Vor langer, langer Zeit, im Jahr 2000, hat sich diese Koalition darauf gegründet, ab 2002 keine Kredite mehr aufzunehmen, das heißt, keine Neuverschuldung mehr zu betreiben. Schritt für Schritt wurde dieses Ziel dann aufgegeben - die Zahlen sind uns bekannt - bzw. es ist in weite Ferne gerückt. Das Land steuert zurzeit auf eine Verschuldung von 26 Milliarden DM zu. Deshalb bitte ich Sie: Legen Sie die Karten auf den Tisch! Manchmal hilft Transparenz auch für Verständnis. Einen solchen Slogan wie „Wir bleiben bei diesem Kurs” können Sie sich sparen. Damit lügen Sie sich in die eigene Tasche. Im Übrigen kennen wir das aus alten Zeiten.
Gestatten Sie mir jetzt noch eine kurze Bemerkung zum Thema der Konsolidierung. Konsolidierung ist übrigens nicht nur ein mathematischer Begriff für die Höhe der Schulden, sondern dieser Begriff beinhaltet auch die Vorsorge für die Zukunft, günstigere Verwertungsbedingungen, neue Einnahmen, verbunden mit Aufgabenkritik.

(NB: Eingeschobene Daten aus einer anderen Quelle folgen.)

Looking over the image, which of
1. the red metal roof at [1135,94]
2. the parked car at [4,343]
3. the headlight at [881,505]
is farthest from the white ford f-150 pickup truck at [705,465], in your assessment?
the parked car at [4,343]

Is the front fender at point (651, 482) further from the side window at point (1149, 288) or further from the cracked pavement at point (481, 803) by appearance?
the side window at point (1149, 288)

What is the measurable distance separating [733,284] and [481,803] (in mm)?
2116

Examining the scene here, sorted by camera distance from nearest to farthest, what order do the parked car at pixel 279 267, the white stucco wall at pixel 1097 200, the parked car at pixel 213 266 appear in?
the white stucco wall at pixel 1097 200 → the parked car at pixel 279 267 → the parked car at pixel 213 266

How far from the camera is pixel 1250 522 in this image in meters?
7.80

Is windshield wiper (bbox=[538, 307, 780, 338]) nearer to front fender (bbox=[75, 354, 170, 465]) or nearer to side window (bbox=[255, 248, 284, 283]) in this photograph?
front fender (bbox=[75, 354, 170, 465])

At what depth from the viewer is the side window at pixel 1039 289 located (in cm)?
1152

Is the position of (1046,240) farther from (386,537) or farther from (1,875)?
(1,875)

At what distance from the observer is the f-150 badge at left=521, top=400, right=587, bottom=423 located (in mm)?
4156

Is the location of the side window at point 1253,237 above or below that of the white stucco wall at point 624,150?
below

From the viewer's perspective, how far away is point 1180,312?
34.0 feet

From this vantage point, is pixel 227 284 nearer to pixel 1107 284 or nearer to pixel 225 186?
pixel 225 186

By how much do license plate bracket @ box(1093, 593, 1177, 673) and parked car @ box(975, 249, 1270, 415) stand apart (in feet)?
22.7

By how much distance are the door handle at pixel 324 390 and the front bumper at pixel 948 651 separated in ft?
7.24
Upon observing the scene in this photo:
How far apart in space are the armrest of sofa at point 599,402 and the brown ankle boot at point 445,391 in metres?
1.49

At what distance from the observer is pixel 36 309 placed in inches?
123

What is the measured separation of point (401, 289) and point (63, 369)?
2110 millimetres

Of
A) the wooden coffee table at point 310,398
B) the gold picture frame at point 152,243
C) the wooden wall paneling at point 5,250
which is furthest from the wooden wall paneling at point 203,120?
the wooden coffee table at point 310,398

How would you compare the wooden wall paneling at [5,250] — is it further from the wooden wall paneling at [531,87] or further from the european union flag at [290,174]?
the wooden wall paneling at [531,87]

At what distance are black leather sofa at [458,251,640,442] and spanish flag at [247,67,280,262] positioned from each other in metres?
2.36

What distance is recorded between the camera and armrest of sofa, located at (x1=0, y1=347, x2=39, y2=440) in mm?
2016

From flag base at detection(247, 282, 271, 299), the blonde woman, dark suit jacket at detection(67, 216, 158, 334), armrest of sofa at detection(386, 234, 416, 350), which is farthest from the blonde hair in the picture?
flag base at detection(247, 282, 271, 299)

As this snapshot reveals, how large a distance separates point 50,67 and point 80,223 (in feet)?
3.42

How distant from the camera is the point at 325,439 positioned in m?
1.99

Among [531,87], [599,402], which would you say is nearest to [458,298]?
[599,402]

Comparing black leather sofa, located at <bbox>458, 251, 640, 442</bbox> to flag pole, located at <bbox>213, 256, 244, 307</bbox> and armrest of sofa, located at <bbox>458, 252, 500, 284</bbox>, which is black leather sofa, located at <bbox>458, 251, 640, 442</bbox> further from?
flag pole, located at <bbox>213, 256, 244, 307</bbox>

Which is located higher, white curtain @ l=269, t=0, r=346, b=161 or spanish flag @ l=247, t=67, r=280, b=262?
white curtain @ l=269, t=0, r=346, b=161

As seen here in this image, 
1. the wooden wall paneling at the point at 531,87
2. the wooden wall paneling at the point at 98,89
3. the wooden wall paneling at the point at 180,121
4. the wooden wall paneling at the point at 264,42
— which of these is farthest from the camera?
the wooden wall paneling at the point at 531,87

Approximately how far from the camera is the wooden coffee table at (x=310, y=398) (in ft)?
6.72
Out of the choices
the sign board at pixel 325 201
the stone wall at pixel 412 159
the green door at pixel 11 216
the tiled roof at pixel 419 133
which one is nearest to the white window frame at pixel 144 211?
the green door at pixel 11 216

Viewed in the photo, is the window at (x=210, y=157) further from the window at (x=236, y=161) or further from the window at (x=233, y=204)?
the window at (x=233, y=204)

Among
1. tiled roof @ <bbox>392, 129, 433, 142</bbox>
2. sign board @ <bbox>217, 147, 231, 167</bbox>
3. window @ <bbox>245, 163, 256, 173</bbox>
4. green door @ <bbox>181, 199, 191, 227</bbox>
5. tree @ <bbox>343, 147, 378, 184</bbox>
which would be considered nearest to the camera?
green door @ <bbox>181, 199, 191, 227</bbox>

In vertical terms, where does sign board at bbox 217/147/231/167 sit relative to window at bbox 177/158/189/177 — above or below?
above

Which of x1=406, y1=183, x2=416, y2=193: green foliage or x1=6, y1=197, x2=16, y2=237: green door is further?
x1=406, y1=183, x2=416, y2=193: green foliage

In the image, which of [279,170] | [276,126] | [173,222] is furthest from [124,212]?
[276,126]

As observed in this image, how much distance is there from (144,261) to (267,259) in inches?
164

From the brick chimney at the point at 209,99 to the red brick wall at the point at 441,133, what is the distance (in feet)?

Das ist eine Medaille mit zwei Seiten. Man muss also berücksichtigen, welches Geld man braucht, welches Geld man sich borgt und wie man damit zukünftig effektiv umgeht. Ich höre in diesem Zusammenhang nur Schlagworte wie Verwaltungsoptimierung. Ich meine, wir müssen in stärkerem Maße überlegen, wie wir durch gesetzliche Regelungen, Strukturen und auch Fördermittel in Zukunft mehr Geld in die Brandenburger Kas
Meine dritte Bemerkung: Sie haben sich bei der Einschätzung der Steuern - ich habe mir die Mühe gemacht, das auszurechnen - in der Zeit von 1994 bis 2000 im Durchschnitt um 218 Millionen DM pro Jahr verschätzt. Das ging mal ganz hoch und mal ganz runter, aber Sie haben die Zahl nie richtig getroffen. Das muss man einfach wissen.
In alter Brandenburger Regierungsmanier versuchen Sie, für ungelöste Probleme im Lande die Steuerschätzung verantwortlich zu machen.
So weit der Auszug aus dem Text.